Here’s my approach for serialization:
def setup_vector_database(connection, doc_list):
# Initialize table for vector storage
cursor = connection.cursor()
cursor.execute('''CREATE TABLE IF NOT EXISTS vector_data (
idx INTEGER PRIMARY KEY AUTOINCREMENT,
doc_ref TEXT,
vector_blob BLOB
)''')
# Store vectors in database
for index, doc_vector in enumerate(doc_list):
cursor.execute("INSERT INTO vector_data (doc_ref, vector_blob) VALUES (?, ?)",
(f"doc_{index}", pickle.dumps(doc_vector)))
connection.commit()
And here’s how I’m using it:
def process_pdf_to_vectors(s3_bucket, file_path, aws_region='us-east-1'):
try:
print(f"Processing from bucket: {s3_bucket}")

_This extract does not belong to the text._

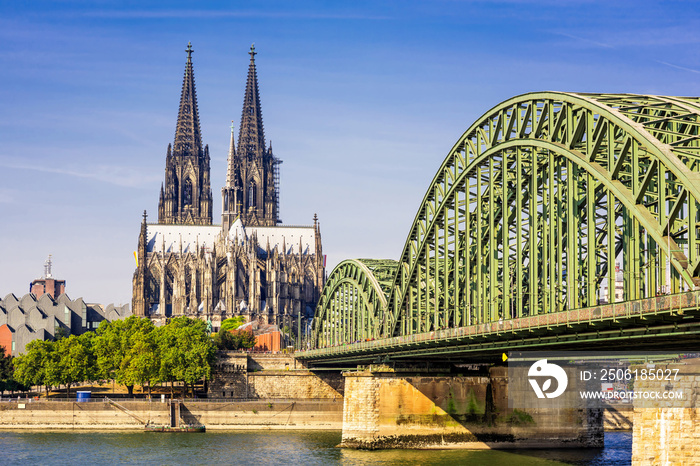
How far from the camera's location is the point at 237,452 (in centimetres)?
7581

print(f"File path: {file_path}")
# Extract text using Textract
pdf_loader = AmazonTextractPDFLoader(f's3://{s3_bucket}/{file_path}', region_name=aws_region)
extracted_docs = pdf_loader.load()
# Break into smaller chunks
splitter = RecursiveCharacterTextSplitter(chunk_size=50000, chunk_overlap=5000)
chunked_docs = splitter.split_documents(extracted_docs)
# Generate embeddings
embedding_model = OpenAIEmbeddings()
vector_store = Chroma.from_documents(chunked_docs, embedding_model, persist_directory="./vector_db")
# Setup temporary database
temp_file = tempfile.NamedTemporaryFile(delete=False, suffix='.db')
sqlite_conn = sqlite3.connect(temp_file.name)
# Save to database
setup_vector_database(sqlite_conn, chunked_docs)
# Upload to S3
output_key = f"{os.path.splitext(file_path)[0]}.vectors.db"
s3_uploader = boto3.client('s3')
s3_uploader.upload_file(temp_file.name, s3_bucket, output_key)
return vector_store
except Exception as error:
print(f"Error processing file: {error}")
Any suggestions on better approaches or what I might be doing wrong?